1. His opposition to PPPs appears to be as blindly ideologically based as National’s blind ideological support for them. Labour’s policy before and since the last election has been based on providing the best value for New Zealand taxpayers, regardless of ideology.
2. The vital point of difference between National and Labour on this issue is that National is committed to the private sector first and foremost, while Labour is committed to providing infrastructure in the way that works best for New Zealanders.
3. That is why Annette King, when she was Transport Minister, set up a working group to look at the effectiveness of PPPs, particularly in relation to large projects like Waterview.
4. Labour has yet to be convinced of the value of PPPs for any particular project, but we are willing to weigh up the evidence. When considering the (de)merits of a potential PPP project we would take a range of critical factors into account. I mentioned two in my recent speech:
“The project scale must be right and the PPP benefits must outweigh any increase in cost of capital”

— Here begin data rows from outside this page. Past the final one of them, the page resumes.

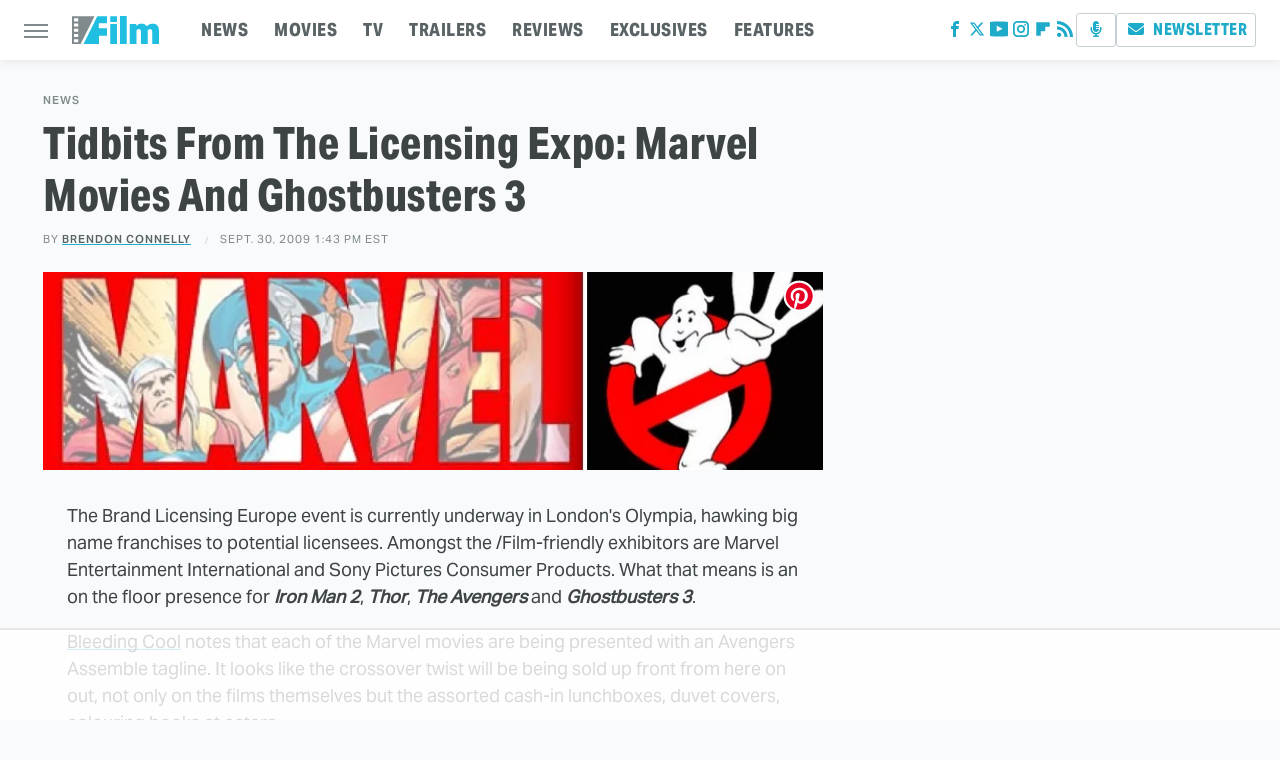

--- FILE ---
content_type: text/html
request_url: https://api.intentiq.com/profiles_engine/ProfilesEngineServlet?at=39&mi=10&dpi=936734067&pt=17&dpn=1&iiqidtype=2&iiqpcid=cd8480da-6327-4ee1-a30d-cd533a174483&iiqpciddate=1769282255090&pcid=ad507ca6-49ab-4751-bda9-0cf9c949994b&idtype=3&gdpr=0&japs=false&jaesc=0&jafc=0&jaensc=0&jsver=0.33&testGroup=A&source=pbjs&ABTestingConfigurationSource=group&abtg=A&vrref=https%3A%2F%2Fwww.slashfilm.com
body_size: 57
content:
{"abPercentage":97,"adt":1,"ct":2,"isOptedOut":false,"data":{"eids":[]},"dbsaved":"false","ls":true,"cttl":86400000,"abTestUuid":"g_93dfa3d1-12ad-420d-acbf-413ebfcc2f2b","tc":9,"sid":-582877156}

--- FILE ---
content_type: text/html; charset=utf-8
request_url: https://www.google.com/recaptcha/api2/aframe
body_size: 248
content:
<!DOCTYPE HTML><html><head><meta http-equiv="content-type" content="text/html; charset=UTF-8"></head><body><script nonce="bMZmDK_UdKq1byHD0xafoA">/** Anti-fraud and anti-abuse applications only. See google.com/recaptcha */ try{var clients={'sodar':'https://pagead2.googlesyndication.com/pagead/sodar?'};window.addEventListener("message",function(a){try{if(a.source===window.parent){var b=JSON.parse(a.data);var c=clients[b['id']];if(c){var d=document.createElement('img');d.src=c+b['params']+'&rc='+(localStorage.getItem("rc::a")?sessionStorage.getItem("rc::b"):"");window.document.body.appendChild(d);sessionStorage.setItem("rc::e",parseInt(sessionStorage.getItem("rc::e")||0)+1);localStorage.setItem("rc::h",'1769282260867');}}}catch(b){}});window.parent.postMessage("_grecaptcha_ready", "*");}catch(b){}</script></body></html>

--- FILE ---
content_type: text/plain
request_url: https://rtb.openx.net/openrtbb/prebidjs
body_size: -225
content:
{"id":"62177761-74f1-4ca3-8bb8-fad29b36388f","nbr":0}

--- FILE ---
content_type: text/plain
request_url: https://rtb.openx.net/openrtbb/prebidjs
body_size: -225
content:
{"id":"f3f77209-b60e-4a08-8432-7530c04088ae","nbr":0}

--- FILE ---
content_type: text/plain
request_url: https://rtb.openx.net/openrtbb/prebidjs
body_size: -84
content:
{"id":"c4e32719-3f6f-4a55-970e-d2310ccb23df","nbr":0}

--- FILE ---
content_type: text/plain
request_url: https://rtb.openx.net/openrtbb/prebidjs
body_size: -225
content:
{"id":"51564f2c-f5d8-4a2d-b534-852ac9b9d2b5","nbr":0}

5 Marty G and I should agree that this sets a high hurdle, because the Crown can always borrow at lower (sovereign) interest rates. The offsetting benefits would have to be very clear, large enough in net terms (after deducting overheads like the cost of tolling), and not available by other means (e.g. non-PPP contracting) to clearly outweigh this cost of capital disadvantage.
6. It is also obviously necessary that whoever is evaluating a potential PPP for the state has to have the expertise and resources to really test the proposal and establish rigorous accountability. I have not changed my view that setting a $25 million threshold for compulsory consideration of PPPs by all government departments, as Bill English has done, is ridiculous and bound to lead to bad decisions.
7. Labour also has a longstanding policy that there needs to be a non-toll alternative before any toll-based transport projects could be approved. That was reinforced recently in our tighter rules around foreign direct investment in monopoly strategic infrastructure.
8. Labour is not soft on privatisation. Our opposition to private prisons and SOE sales underlines that. My recent speech explicitly ruled out any dilution of any Crown equity in any state asset or existing subsidiary. That bright line test restates our strong “no sale’” policy that provides ongoing strong differentiation form National.
Labour is committed to an active and strong state sector. It takes seriously its responsibility to adopt policies and projects that deliver sustainable value to Kiws. Clear thinking and evidence-based policy are even more important when funds are tight, if we are going to get this economy going again.